Paksüt, konuşması gereken son kişi olmalıydı
Eski Yargıtay Cumhuriyet Savcısı Ahmet Gündel de Paksüt´ün açıklamalarını talihsizlik olarak yorumluyor. Gündel, Paksüt´ün isminin birçok hukuk dışı olayla anıldığını ancak bunu görmezden geldiğini söylüyor. Gündel´in eleştirileri de şöyle: Yüksek yargı organları, fiilen kendi ideolojik düşüncelerinin dışında olan kişi ve kurumların önlerini kesmeye yönelik bir rol üstlenmişlerdir. Bu itibarla Osman Can´ın tespitleri son derece yerindedir. Osman Paksüt´e gelince; eşi Ergenekon davasının sanığı konumunda bulunan ve kendisi de benzer ithamlarla kurum içerisinde soruşturmaya maruz kalan Paksüt, konuşması gereken son kişi olmalıydı. Şimdiye kadar istifa etmek gibi onurlu bir davranış sergilemesi beklenirken Anayasa Mahkemesi gibi yüce bir kurumda kararlara iştirak etmeye devam etmesi demokratik hukuk devletlerinde eşine rastlanılır bir durum değildir.
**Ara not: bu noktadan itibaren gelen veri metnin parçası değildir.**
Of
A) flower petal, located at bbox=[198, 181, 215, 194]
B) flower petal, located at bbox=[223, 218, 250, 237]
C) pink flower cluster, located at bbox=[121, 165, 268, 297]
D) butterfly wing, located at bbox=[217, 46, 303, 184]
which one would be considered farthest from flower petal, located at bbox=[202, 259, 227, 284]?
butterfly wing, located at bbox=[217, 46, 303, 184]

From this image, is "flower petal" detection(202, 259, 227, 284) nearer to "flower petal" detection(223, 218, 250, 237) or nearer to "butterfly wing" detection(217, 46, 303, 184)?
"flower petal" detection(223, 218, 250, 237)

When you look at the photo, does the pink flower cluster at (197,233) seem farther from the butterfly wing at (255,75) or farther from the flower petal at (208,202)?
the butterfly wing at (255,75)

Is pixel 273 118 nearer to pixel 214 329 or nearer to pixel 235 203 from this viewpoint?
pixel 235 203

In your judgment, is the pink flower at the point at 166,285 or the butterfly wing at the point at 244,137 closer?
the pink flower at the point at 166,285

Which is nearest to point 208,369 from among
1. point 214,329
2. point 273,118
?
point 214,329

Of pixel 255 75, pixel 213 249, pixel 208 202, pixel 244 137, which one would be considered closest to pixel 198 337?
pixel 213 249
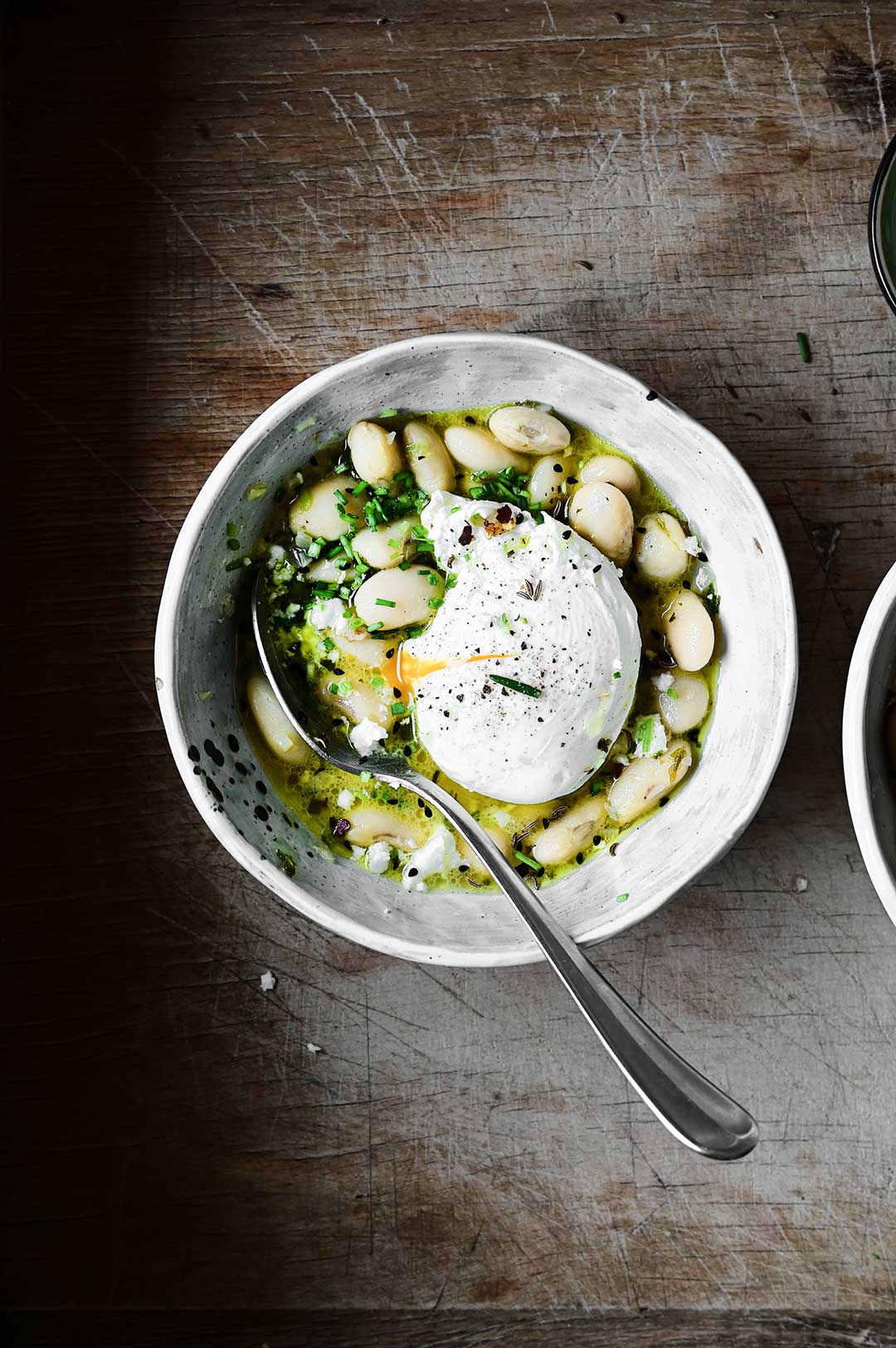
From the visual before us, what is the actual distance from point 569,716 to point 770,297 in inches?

Ergenekon sanıklarına bilgi sızdırdığı anlaşılmıştı
Osman Paksüt´ün eşi Ferda Paksüt, Ergenekon sanıkları arasında. Hükümeti devirmeye teşebbüs suçlamasıyla 9 yıldan 20 yıla kadar hapis cezasıyla yargılanıyor. Ferda Paksüt´ün teknik takibine eşi de takılmıştı. Osman Paksüt´ün eşinin telefonundan 8 Ergenekon sanığına bilgi sızdırdığı gündeme gelmişti. Anayasa Mahkemesi, Osman Paksüt´ün bilgi sızdırdığını, verdiği bir kararla da tescillemişti. Osman Paksüt´ün Org. Başbuğ´la kritik zamanlamayla gizli görüşmeleri de basında yer bulmuştu. Görüşmeler önce yalanlanmış, ancak delillerin ortaya çıkması üzerine kabul edilmişti. ( Zaman)
Ya eşini boşa ya git
Gazeteci Ergun Babahan dünkü köşe yazısında eşinin sanıklarından olduğu ve kendi adının da karıştığı Ergenekon davasından dolayı Osman Paksüt´e ses çıkarılmayıp mahkemeye hukuki eleştiriler getirdi diye Osman Can´ın mahkemeden atılmasına isyan etmişti: Eşi Ergenekon davasının zanlıları arasında olan, kendisinin telefon konuşmaları gazetelere sızan Osman Paksüt´e ses eden yok. O istenilen Osman. Mahkeme ona ?ya eşini boşa, ya git? demiyor ama hukuki bir görüş bildiren Osman Can´a diyor. Neden? Çünkü askeri bürokrasi öyle istiyor. Askeri bürokrasinin istemediği Osman hakkındaki haberler asker yandaşı medya tarafından manşete çıkarılıyor. Eşinin askerlerle birlikte darbe planı yaptığı iddia edilen öteki Osman ise isteniyor, el üstünde tutuluyor. Onunla ilgili bırakın tek sütun eleştirel haber, köşe yazısı bile çıkmıyor bu yandaş kesimde. 1969´daki anayasa değişikliğinde de benzer bir olay yaşamıştık. Asker, değişiklik geçerse darbe yapacağını belirtmiş, bu değişiklikle 27 Mayıs´ın ruhunun zedelendiğini iddia eden TİP de paketi Anayasa Mahkemesi´ne götürüp iptal ettirmişti. O zaman tek sesli basın vardı, şimdi çok sesli. O zaman Meclise saygı duyan azdı, şimdi çok. Ergenekon´a karşı çıkan, yasadışı işlere bulaştığı iddia edilen hakim ve savcılara sahip çıkanların, hukuku, yasamanın üstünlüğünü, anayasanın yazılı hükmünü savunanlara küfür yağdırması tesadüf değil. Bu onlar için varlık savaşı. Kendi çocuklarının, ekollerinin Hakimler ve Savcılar Yüksek Kurulu´ndaki egemenliğinin sona ermesi korkusu sardı onları. Ne kamu üzerinden zenginleşme kalacak, ne Türkiye´nin kaderine hakim olma iddiası. Demokratikleşme hiçbir alanda işlerine gelmiyor. Kürt meselesinde de, Alevi meselesinde de, yargının işleyişinde de. Onun için küfür ediyorlar. Dün komutanları Ahmet Kaya´yı, Hrant Dink´i, Orhan Pamuk´u hedef gösteriyordu, bugün Osman Can´ı gösteriyor. Onlar da ateş ediyor. Huylu huyundan vazgeçmez sözünün daha doğru bir kanıtı olabilir mi? ( Star)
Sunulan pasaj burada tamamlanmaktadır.